During his second season with Jerusalem, Dyson participated in the Israeli League All-Star Game and the Three-Point Shootout during the same event. He was named three-time MVP of the Round. On June 8, 2018, Dyson was named 2018 All-Israeli League First Team.

Dyson led Jerusalem to the 2018 Israeli League Final Four, where they eventually lost to Hapoel Holon. In 47 games played during the 2017–18 season (played in the Israeli League and the EuroCup), Dyson averaged 16.6 points, 4 rebounds, 3.3 assists and 1.6 steals per game.

===2018–19 season===
On July 8, 2018, Dyson signed with the Chinese team Jiangsu Dragons for the 2018–19 season. However, In November 2018, Dyson parted ways with Jiangsu after appearing in six games due to a thumb injury.

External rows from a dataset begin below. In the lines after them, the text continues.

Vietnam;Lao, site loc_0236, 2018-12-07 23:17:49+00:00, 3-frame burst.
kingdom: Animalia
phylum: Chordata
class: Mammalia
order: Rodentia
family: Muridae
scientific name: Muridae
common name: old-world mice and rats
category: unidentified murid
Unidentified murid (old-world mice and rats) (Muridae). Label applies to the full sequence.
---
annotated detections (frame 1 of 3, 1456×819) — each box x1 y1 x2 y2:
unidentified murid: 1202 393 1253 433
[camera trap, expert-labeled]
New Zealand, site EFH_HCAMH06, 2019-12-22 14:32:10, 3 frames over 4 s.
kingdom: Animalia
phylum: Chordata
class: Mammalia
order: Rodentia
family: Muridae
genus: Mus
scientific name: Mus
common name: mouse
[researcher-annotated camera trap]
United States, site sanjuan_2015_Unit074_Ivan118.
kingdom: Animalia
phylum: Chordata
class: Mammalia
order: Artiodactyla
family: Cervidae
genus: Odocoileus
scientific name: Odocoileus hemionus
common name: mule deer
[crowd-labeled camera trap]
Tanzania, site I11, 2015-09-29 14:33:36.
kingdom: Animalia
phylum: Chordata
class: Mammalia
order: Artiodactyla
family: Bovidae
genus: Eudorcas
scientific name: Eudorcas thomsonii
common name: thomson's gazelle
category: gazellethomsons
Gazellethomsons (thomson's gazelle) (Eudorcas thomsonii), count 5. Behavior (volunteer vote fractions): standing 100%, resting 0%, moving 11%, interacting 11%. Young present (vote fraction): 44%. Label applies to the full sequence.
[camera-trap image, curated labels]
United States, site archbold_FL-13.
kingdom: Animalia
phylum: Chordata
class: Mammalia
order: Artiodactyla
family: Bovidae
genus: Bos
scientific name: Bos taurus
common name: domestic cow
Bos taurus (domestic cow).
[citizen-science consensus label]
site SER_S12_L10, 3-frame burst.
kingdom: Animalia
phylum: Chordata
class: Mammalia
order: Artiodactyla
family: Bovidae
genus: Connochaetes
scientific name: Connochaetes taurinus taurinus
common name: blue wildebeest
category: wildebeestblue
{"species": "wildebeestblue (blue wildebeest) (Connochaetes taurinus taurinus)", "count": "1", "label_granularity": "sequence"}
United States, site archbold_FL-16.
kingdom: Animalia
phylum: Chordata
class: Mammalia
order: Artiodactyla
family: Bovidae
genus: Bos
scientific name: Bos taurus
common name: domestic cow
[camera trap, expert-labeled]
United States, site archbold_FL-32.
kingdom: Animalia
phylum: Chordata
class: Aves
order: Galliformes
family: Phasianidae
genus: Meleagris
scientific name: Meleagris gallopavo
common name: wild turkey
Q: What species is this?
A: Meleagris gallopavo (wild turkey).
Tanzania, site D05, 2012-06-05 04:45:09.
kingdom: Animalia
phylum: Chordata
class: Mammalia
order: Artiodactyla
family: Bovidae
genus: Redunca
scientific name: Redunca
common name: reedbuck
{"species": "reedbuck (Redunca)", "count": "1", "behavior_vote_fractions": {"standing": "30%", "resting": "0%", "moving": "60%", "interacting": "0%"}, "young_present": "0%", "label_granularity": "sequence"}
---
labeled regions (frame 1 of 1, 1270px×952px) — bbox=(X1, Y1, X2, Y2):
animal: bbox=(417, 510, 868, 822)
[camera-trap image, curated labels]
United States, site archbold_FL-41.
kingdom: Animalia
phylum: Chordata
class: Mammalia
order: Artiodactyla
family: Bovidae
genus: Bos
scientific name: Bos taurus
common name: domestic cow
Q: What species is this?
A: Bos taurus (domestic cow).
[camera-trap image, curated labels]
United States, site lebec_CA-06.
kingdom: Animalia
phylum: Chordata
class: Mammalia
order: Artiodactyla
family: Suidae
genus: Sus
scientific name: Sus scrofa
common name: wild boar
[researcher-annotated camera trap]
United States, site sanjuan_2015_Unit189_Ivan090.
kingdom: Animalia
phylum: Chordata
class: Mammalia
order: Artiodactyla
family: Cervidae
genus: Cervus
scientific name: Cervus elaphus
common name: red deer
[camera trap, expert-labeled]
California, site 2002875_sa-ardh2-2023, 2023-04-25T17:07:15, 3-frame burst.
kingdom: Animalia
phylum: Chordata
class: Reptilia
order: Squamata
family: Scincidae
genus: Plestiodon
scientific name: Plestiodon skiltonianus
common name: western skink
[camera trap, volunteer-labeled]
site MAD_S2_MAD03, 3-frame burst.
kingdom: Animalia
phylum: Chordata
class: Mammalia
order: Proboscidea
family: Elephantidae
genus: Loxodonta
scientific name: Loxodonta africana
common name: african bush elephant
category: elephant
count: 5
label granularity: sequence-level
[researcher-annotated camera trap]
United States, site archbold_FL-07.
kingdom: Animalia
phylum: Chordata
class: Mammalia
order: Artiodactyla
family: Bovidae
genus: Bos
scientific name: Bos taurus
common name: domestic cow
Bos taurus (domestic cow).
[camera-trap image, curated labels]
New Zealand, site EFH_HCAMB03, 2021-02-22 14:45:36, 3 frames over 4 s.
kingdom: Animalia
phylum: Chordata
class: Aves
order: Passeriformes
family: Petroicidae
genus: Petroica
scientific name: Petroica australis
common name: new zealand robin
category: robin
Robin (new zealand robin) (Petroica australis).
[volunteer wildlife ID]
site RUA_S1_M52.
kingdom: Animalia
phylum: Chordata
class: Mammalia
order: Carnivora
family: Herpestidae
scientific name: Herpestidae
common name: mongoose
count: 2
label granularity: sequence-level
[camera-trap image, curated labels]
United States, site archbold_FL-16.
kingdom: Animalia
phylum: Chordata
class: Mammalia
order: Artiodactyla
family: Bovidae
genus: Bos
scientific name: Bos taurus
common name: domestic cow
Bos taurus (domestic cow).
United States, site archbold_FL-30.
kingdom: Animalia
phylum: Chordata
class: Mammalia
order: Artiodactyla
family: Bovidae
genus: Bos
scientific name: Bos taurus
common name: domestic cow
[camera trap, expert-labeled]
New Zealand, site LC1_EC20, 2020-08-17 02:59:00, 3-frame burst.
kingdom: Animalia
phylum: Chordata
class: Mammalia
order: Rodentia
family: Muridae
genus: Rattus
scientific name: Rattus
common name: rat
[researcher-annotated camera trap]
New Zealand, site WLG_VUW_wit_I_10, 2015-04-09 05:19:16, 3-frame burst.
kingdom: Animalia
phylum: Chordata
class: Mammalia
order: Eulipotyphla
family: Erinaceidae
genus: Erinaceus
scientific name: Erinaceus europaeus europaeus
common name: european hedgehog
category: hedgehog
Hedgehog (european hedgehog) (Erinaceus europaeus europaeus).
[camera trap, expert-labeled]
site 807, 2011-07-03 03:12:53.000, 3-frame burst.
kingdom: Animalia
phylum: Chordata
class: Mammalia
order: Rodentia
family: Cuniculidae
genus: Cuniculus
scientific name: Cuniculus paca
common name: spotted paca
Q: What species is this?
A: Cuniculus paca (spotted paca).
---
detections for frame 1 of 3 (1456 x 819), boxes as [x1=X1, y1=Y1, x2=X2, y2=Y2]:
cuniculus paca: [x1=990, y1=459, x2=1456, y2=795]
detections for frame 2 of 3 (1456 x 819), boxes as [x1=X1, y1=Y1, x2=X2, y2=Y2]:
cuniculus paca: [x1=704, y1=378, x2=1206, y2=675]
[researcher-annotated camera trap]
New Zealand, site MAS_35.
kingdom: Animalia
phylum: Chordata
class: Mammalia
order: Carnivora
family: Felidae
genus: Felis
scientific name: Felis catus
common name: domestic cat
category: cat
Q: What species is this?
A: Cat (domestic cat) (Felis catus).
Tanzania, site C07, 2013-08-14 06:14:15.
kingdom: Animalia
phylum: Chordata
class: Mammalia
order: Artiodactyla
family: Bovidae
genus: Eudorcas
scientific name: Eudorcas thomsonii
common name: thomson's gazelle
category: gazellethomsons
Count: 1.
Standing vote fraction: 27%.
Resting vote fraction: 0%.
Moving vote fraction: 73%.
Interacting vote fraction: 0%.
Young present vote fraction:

On February 10, 2019, Dyson returned to Israel for a third stint, joining Bnei Herzliya for the rest of the season. In 15 games played for Herzliya, he averaged 17.2 points, 3.2 rebounds, 3.7 assists and 1.8 steals per game.

===2019–20 season===
On July 26, 2019, Dyson returned to Italy for a second stint, signing with Virtus Roma for the 2019–20 season. On February 26 he transferred to Fortitudo Bologna that was looking for someone to replace Kassius Robertson who was injured with the Canadian national team during the 2021 FIBA AmeriCup qualifiers.

===2020–21 season===
On December 25, 2020, he has signed with Spójnia Stargard of the PLK.

==The Basketball Tournament==
In 2017, Dyson played for The CITI Team of The Basketball Tournament. The Basketball Tournament is an annual $2 million winner-take-all tournament broadcast on ESPN.

==Career statistics==
===EuroLeague===

| Year | Team | GP | GS | MPG | FG% | 3P% | FT% | RPG | APG | SPG | BPG | PPG | PIR |
|---|---|---|---|---|---|---|---|---|---|---|---|---|---|
| 2014–15 | Sassari | 10 | 10 | 23.9 | .353 | .289 | .531 | 2.5 | 3.0 | 1.7 | .1 | 10.2 | 5.9 |
| Career |  | 10 | 10 | 23.9 | .353 | .289 | .531 | 2.5 | 3.0 | 1.7 | .1 | 10.2 | 5.9 |

===NBA===

| Year | Team | GP | GS | MPG | FG% | 3P% | FT% | RPG | APG | SPG | BPG | PPG |
|---|---|---|---|---|---|---|---|---|---|---|---|---|
| 2011–12 | New Orleans | 9 | 1 | 20.0 | .396 | .125 | .778 | 2.1 | 2.0 | 1.2 | .2 | 7.4 |
| Career |  | 9 | 1 | 20.0 | .396 | .125 | .778 | 2.1 | 2.0 | 1.2 | .2 | 7.4 |

==Personal==
Dyson's mother, Julie, is a pastor at the Immanuel Church of God in Germantown, Maryland. He has two children.